Metadata-Version: 2.3
Name: torch-audit
Version: 0.3.0
Summary: The Linter for PyTorch: Detects silent training bugs.
License: MIT
Keywords: pytorch,audit,debugging,linter,deep-learning
Author: Roman Malkiv
Author-email: malkiv.roman@gmail.com
Requires-Python: >=3.10,<4.0
Classifier: Development Status :: 4 - Beta
Classifier: Intended Audience :: Developers
Classifier: Intended Audience :: Science/Research
Classifier: License :: OSI Approved :: MIT License
Classifier: Programming Language :: Python :: 3
Classifier: Programming Language :: Python :: 3.10
Classifier: Programming Language :: Python :: 3.11
Classifier: Programming Language :: Python :: 3.12
Classifier: Programming Language :: Python :: 3.13
Classifier: Topic :: Scientific/Engineering :: Artificial Intelligence
Classifier: Typing :: Typed
Provides-Extra: all
Provides-Extra: hf
Provides-Extra: lightning
Requires-Dist: accelerate (>=0.20.0) ; extra == "hf" or extra == "all"
Requires-Dist: click (>=8.1.0,<9.0.0)
Requires-Dist: datasets (>=2.10.0) ; extra == "hf" or extra == "all"
Requires-Dist: lightning (>=2.0.0) ; extra == "lightning" or extra == "all"
Requires-Dist: numpy (>=1.20.0) ; extra == "all"
Requires-Dist: rich (>=12.0.0)
Requires-Dist: torch (>=2.0.0)
Requires-Dist: transformers (>=4.30.0) ; extra == "hf" or extra == "all"
Project-URL: Changelog, https://github.com/RMalkiv/torch-audit/blob/main/CHANGELOG.md
Project-URL: Homepage, https://github.com/RMalkiv/torch-audit
Project-URL: Issues, https://github.com/RMalkiv/torch-audit/issues
Project-URL: Repository, https://github.com/RMalkiv/torch-audit
Description-Content-Type: text/markdown

# 🔥 torch-audit
### Runtime auditing for PyTorch training loops

[![PyPI](https://img.shields.io/pypi/v/torch-audit?cache=none)](https://pypi.org/project/torch-audit/)
[![License: MIT](https://img.shields.io/badge/License-MIT-yellow.svg)](https://opensource.org/licenses/MIT)
[![Python 3.10+](https://img.shields.io/badge/python-3.10+-blue.svg)](https://www.python.org/downloads/)
[![Code Style: Black](https://img.shields.io/badge/code%20style-black-000000.svg)](https://github.com/psf/black)
[![CI](https://github.com/RMalkiv/torch-audit/actions/workflows/ci.yml/badge.svg)](https://github.com/RMalkiv/torch-audit/actions/workflows/ci.yml)

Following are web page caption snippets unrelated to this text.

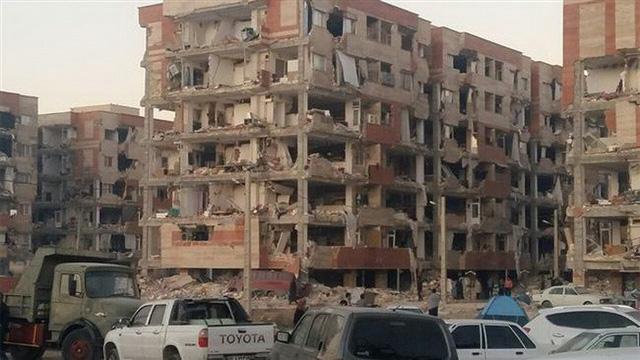 Thị trấn Iran tan hoang sau động đất, hơn 200 người chết - Ảnh 3.
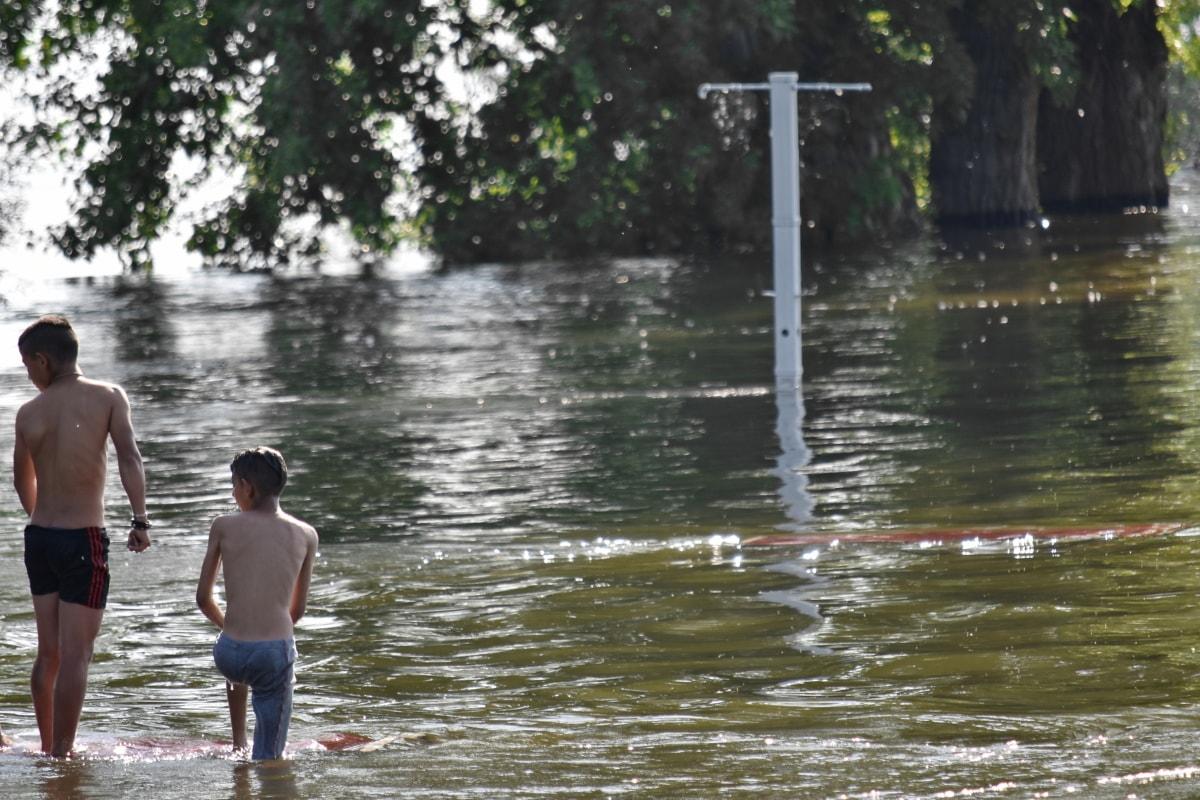 meninos, inundação, paisagem, recreação, fato de banho, água, Costa, beira do lago, Lago, pessoas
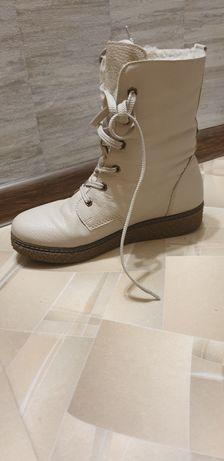 Продам кожаные ботинки Rieker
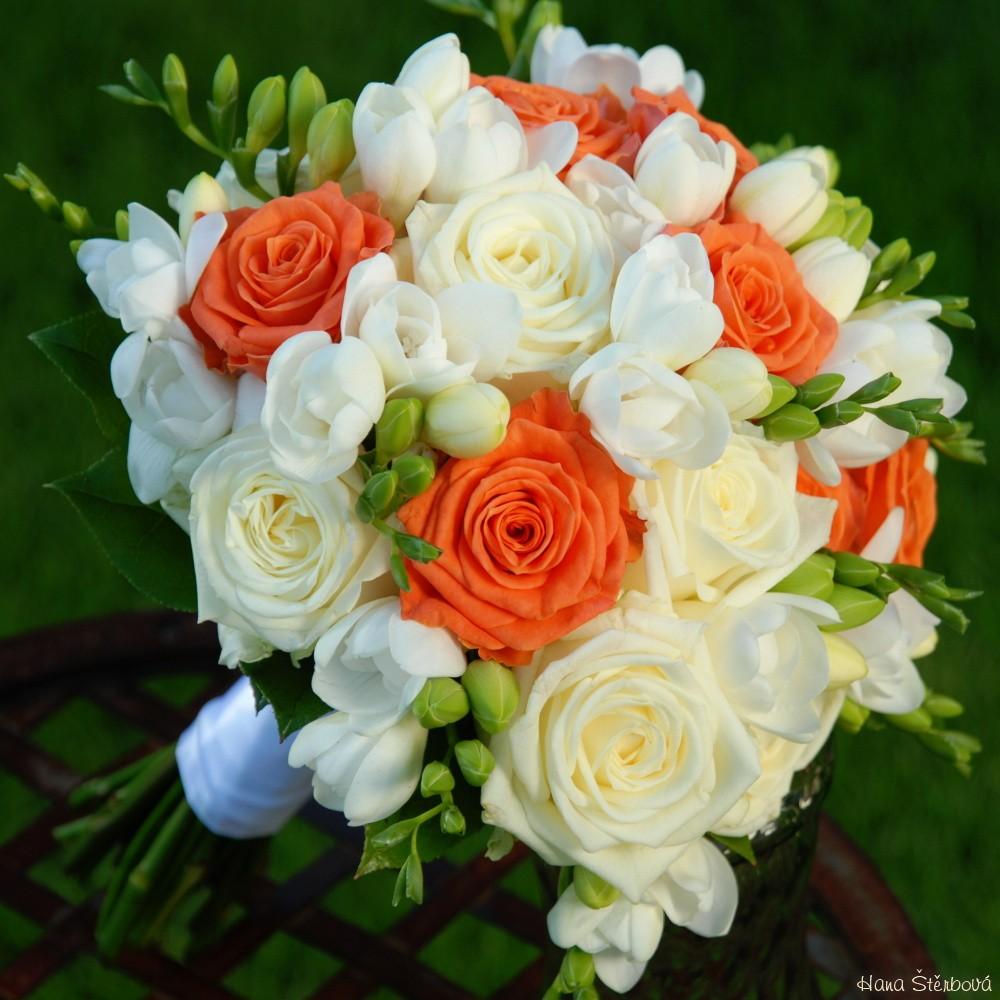 Bilo Oranzova Svatebni Kytice Svatebni Dekorace Svatebni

**torch-audit** is a “check engine light” for your **training loop**.

Unlike a static linter, **torch-audit runs at runtime** and inspects what actually happens during training:

- real tensors and batches (device placement, suspicious ranges, layouts)
- real optimizer configuration (weight decay pitfalls)
- real gradients (NaNs/Infs, explosions, missing grads)
- real model execution (unused “zombie” layers, stateful layer reuse)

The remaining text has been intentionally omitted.